I also feel moments of anxiety that have nothing to do with my bipolar disorder such as when I discovered that it was going to snow in the desert this weekend and motels.com had a non-cancellation policy ((Don’t worry. It has been worked out.)) . There’s a fuzzy line between my bipolar disorder and the bad habits I have accumulated that may be a result of having that disease or not. And it is for this reason that I take a different tack from others when it comes to accepting responsibility for things I do while manic or depressed or in a mixed state.
“You did those things while you were suffering from bipolar disorder,” say therapists, “so you aren’t responsible for them ((I haven’t discussed this with my present therapist so I don’t know how she will see this. I hope she will hear me out before she works on it with me.)) .” But I have a problem with this: it entails dividing myself.
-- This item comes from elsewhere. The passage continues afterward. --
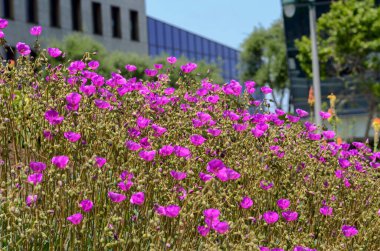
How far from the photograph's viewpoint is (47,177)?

To be sure a thunder, rain, and hail stormed in my brain, but that was not someone else. That was and is me. I am the continuation of what happened in the past. I am the self that was and the self that will be. If I deny my past, I can’t explain my present. My identity develops with a gap that makes it impossible for me to express what I am to others. Though the disease caused me to spend $40,000 in credit card fees and neglect my teeth to the point of ruin, I offer it as explanation for some of what I did not excuse. The whole picture is more complicated than that and I choose to own it all.